*Requisitos das tarefas:*
1) Indique se cada afirmação está de acordo com o trecho sobre Jung e a espiritualidade, respondendo sim ou não e citando as palavras decisivas do trecho: (a) Jung inclui as plantas, os animais e as nuvens entre as coisas que o repletam; (b) o trecho afirma que a mente é apenas cerebrizada; (c) segundo Jung, quanto mais incerto se sente sobre si mesmo, menor fica o sentimento de parentesco com o todo.
2) Escreva a continuação do trecho sobre Jung e a espiritualidade, começando logo depois da última frase apresentada.

━━ Trecho ━━

C. G. Jung: a espiritualidade como dimensão essencial da alma – Por Leonardo Boff[1]
Hoje vige uma preocupação fundamental: o resgate da razão sensível ou cordial (do coração) para equilibrar o excesso desastroso da razão instrumental-analítica. Temos que harmonizar o logos com o pathos a anima e o animus se quisermos equacionar os problemas sociais e enfrentar o alarme ecológico. A mente é sempre incorporada, portanto, sempre impregnada de sensibilidade e não apenas cerebrizada. Jung vivia esta profunda conexão.
Em suas Memórias diz: “Há tantas coisas que me repletam: as plantas, os animais, as nuvens, o dia, a noite e o eterno presente nos homens. Quanto mais me sinto incerto sobre mim mesmo, mais cresce em mim o sentimento de meu parentesco com o todo” (p. 361).
Neste contexto afirma: “Importa projetar-nos nas coisas que nos cercam. O meu eu não está confinado ao meu corpo. Estende-se a todas as coisas que fiz e a todas as coisas à minha volta. Sem essas coisas, não seria eu mesmo, não seria um ser humano, seria tão-só um símio humano, um primata. Tudo o que me rodeia é parte de mim… Estou profundamente comprometido com a ideia de que a existência humana deve estar enraizada na Terra” (pp. 189; 190).

━━━
━━ Material fornecido ━━

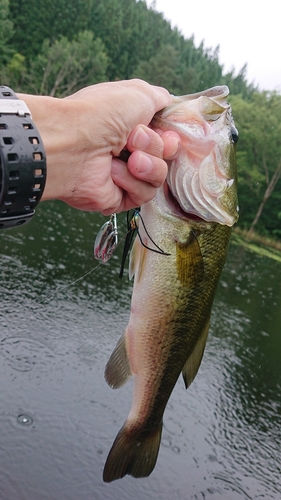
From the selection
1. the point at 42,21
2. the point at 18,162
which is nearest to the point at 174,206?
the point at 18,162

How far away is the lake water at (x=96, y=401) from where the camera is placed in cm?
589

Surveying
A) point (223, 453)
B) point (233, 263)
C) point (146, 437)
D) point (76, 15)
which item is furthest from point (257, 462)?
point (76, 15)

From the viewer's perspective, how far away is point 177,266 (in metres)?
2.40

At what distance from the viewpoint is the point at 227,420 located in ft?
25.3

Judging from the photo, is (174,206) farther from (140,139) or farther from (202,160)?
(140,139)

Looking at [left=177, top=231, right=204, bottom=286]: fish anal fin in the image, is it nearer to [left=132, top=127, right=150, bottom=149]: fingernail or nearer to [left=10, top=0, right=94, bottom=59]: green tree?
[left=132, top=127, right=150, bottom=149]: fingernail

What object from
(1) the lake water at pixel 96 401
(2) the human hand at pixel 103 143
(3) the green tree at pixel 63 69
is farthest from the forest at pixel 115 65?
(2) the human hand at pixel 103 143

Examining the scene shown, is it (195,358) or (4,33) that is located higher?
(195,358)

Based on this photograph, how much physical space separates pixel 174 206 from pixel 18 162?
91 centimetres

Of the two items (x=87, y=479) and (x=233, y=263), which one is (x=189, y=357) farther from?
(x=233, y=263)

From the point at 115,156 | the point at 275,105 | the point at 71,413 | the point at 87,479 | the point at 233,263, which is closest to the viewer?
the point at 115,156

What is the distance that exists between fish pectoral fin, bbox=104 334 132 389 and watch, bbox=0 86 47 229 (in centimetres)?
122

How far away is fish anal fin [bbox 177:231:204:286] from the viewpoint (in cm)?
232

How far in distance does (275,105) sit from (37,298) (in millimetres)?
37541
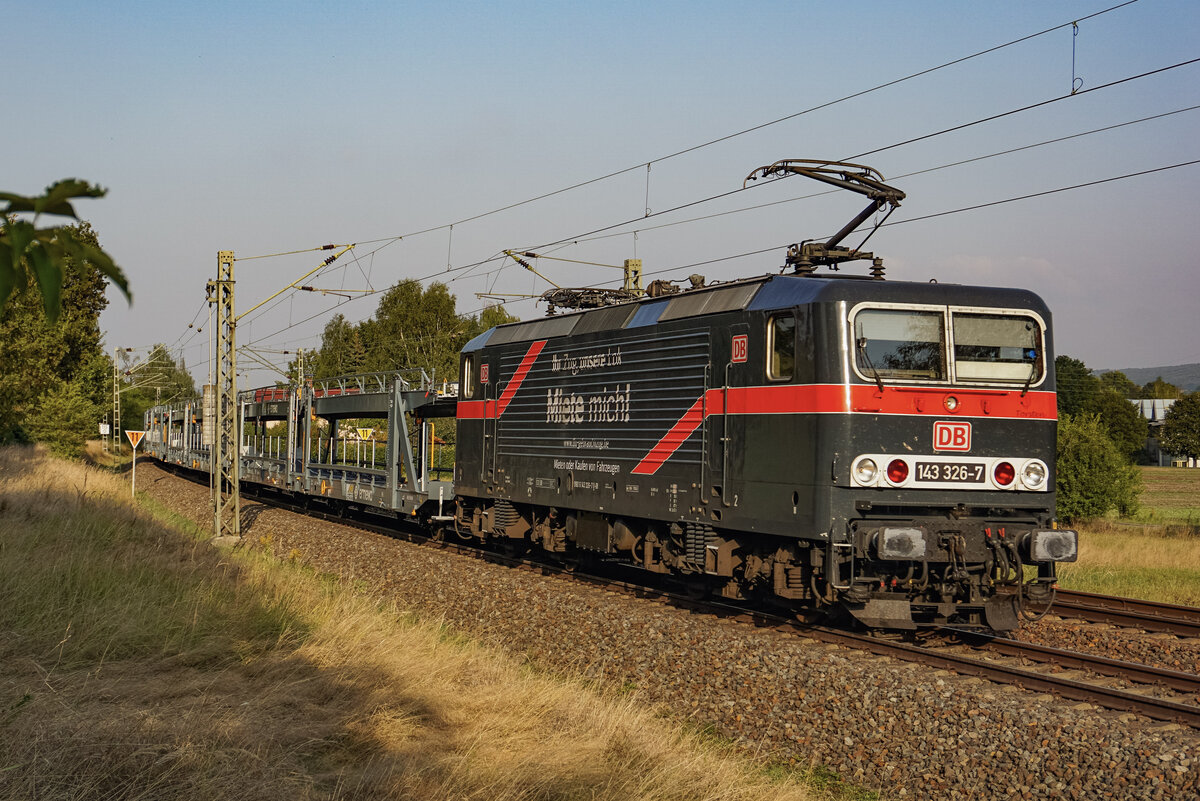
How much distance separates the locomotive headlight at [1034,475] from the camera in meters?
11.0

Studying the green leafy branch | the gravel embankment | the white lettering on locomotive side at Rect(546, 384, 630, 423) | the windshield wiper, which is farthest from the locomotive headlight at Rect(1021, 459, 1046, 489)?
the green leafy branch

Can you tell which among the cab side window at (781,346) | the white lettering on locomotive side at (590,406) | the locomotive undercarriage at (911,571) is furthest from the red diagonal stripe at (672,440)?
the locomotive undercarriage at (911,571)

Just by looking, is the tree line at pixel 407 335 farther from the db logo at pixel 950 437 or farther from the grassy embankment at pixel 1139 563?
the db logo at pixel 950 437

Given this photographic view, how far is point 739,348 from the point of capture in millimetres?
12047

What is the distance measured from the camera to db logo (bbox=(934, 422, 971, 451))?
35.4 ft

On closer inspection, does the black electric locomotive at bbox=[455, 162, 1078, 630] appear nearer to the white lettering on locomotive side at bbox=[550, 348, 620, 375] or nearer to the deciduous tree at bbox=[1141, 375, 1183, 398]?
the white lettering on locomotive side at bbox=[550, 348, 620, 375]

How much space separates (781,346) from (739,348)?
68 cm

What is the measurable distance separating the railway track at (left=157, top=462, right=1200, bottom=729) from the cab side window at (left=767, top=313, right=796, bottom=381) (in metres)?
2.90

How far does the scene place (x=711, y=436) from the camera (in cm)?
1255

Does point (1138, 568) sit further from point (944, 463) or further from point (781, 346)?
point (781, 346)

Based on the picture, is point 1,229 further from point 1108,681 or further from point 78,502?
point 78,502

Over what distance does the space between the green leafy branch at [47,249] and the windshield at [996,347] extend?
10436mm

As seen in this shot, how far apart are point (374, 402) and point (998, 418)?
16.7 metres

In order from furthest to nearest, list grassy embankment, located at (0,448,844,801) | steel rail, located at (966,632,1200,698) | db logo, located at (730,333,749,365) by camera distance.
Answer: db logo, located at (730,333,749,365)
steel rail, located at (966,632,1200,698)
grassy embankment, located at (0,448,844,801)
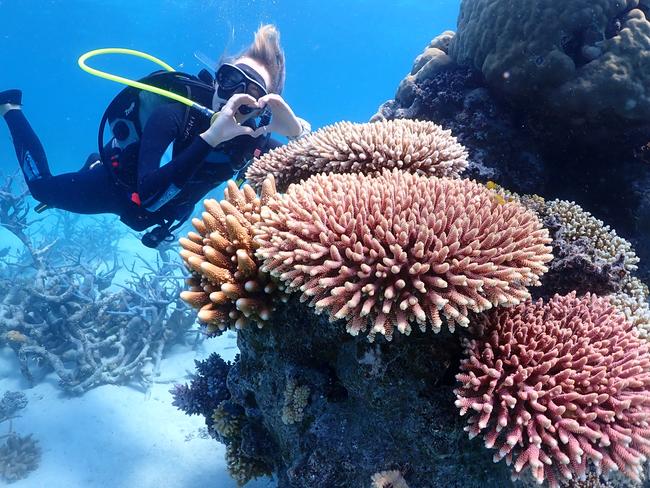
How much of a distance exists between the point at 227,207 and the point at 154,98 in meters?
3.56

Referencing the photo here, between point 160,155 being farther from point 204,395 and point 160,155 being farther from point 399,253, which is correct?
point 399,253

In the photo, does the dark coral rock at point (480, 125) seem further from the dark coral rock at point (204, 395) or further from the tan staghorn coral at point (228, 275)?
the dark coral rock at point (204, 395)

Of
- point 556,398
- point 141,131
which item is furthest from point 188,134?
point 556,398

━━━
━━ Material fornecido ━━

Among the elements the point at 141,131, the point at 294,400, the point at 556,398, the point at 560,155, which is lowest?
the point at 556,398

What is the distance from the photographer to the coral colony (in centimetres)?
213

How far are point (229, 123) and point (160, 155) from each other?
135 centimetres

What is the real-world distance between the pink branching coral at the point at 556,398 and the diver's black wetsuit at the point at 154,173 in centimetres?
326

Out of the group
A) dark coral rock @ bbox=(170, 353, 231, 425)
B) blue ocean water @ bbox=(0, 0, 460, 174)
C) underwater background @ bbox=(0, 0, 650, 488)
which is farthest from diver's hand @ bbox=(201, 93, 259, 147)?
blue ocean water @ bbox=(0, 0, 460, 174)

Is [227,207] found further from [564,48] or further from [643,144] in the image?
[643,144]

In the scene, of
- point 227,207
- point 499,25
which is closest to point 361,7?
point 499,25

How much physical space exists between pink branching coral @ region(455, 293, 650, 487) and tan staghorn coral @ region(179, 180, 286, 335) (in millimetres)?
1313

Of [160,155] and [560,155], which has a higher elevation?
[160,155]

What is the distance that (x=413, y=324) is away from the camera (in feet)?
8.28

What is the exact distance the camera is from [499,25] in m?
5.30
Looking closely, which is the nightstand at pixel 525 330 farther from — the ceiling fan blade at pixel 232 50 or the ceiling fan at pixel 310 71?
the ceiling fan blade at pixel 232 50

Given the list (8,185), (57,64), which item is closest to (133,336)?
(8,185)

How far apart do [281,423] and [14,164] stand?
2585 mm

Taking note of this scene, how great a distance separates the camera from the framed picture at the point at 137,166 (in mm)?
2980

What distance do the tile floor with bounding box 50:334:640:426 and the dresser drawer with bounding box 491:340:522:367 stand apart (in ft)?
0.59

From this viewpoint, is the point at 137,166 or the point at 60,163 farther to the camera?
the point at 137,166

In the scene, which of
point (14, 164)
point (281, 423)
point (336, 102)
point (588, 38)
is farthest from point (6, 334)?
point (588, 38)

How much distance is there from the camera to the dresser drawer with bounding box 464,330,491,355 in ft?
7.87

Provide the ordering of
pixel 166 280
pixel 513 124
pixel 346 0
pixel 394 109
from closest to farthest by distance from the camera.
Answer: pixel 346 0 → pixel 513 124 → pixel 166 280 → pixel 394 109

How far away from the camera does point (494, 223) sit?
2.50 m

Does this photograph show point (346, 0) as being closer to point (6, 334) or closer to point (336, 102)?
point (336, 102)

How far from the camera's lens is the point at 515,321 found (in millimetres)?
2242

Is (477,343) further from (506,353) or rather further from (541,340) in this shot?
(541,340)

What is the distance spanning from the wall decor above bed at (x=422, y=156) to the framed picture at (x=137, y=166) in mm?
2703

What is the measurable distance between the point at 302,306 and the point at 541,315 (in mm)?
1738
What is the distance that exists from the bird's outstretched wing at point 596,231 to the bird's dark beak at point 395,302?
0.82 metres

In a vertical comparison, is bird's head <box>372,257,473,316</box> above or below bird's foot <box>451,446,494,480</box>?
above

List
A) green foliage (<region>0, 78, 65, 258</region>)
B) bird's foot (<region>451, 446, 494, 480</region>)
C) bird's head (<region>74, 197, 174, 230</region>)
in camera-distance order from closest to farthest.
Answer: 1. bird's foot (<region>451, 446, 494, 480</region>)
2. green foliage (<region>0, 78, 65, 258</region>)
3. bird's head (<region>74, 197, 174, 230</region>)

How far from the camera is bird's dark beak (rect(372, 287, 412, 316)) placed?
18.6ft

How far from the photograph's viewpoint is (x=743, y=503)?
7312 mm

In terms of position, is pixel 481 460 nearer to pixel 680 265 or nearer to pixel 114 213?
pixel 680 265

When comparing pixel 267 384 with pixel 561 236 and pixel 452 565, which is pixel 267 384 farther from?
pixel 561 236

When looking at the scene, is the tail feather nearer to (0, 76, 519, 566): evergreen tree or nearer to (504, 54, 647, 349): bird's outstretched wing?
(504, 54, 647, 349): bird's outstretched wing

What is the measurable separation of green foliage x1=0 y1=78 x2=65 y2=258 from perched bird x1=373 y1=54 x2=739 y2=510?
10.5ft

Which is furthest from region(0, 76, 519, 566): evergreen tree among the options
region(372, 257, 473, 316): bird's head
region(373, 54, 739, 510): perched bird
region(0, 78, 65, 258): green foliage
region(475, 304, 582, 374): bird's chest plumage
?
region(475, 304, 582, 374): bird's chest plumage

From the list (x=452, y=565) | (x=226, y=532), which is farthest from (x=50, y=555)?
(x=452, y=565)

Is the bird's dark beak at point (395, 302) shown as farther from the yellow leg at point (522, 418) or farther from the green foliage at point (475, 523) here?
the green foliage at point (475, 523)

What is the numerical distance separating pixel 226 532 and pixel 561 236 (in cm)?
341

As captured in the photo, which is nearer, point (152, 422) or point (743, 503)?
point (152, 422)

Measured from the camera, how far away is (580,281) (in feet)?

━━━

*Respostas:*
1)
(a) Sim: "Há tantas coisas que me repletam: as plantas, os animais, as nuvens, o dia, a noite e o eterno presente nos homens."
(b) Não: "A mente é sempre incorporada, portanto, sempre impregnada de sensibilidade e não apenas cerebrizada."
(c) Não: "Quanto mais me sinto incerto sobre mim mesmo, mais cresce em mim o sentimento de meu parentesco com o todo".

2)
Para Jung, as coisas todas são mais que coisas. Penetram-nos na forma de símbolos e arquétipos, carregados de emoções e vão compondo a constelação de nosso eu profundo. Vale lembrar a confissão de C. G. Jung: “Minha vida é a história da autorrealização do inconsciente”. Não diz do “meu inconsciente”. Mas do inconsciente coletivo que possui dimensões humanas, cósmicas, animais e vegetais. A culminância do processo de individuação reside na integração do todo do qual nos sentimos parte e parcela.
Poucos estudiosos da alma humana deram mais importância à espiritualidadade do que Jung. Via na espiritualidade uma exigência arquetípica fundamental da natureza humana na escalada rumo à sua completa individuação. A imago Dei ou o arquétipo “Deus” ocupa o centro do Self: aquela energia poderosa, no mais profundo de nossa psiqué, que atrai todos os arquétipos e os ordena ao seu redor como o sol o faz com os planetas (cf. o livro clássico de R. Hostie, C. G. Jung und die Religion, Karl Alber, Freiburg/München 1957).
Sem a integração deste arquétipo axial, o ser humano fica manco e com uma incompletude abissal. Por isso escreve:
“Entre todos os meus clientes na segunda metade da vida, isto é, com mais de 35 anos, não houve um só cujo problema mais profundo não fosse constituído pela questão da sua atitude religiosa. Todos em última instância estavam doentes por terem perdido aquilo que uma religião viva sempre deu, em todos os tempos, aos seus seguidores. E nenhum curou-se realmente sem recobrar a atitude religiosa que lhe fosse própria. Isto está claro. Não depende absolutamente de uma adesão a um credo particular, nem de tornar-se membro de uma igreja, mas da necessidade de integrar a sua dimensão espiritual.”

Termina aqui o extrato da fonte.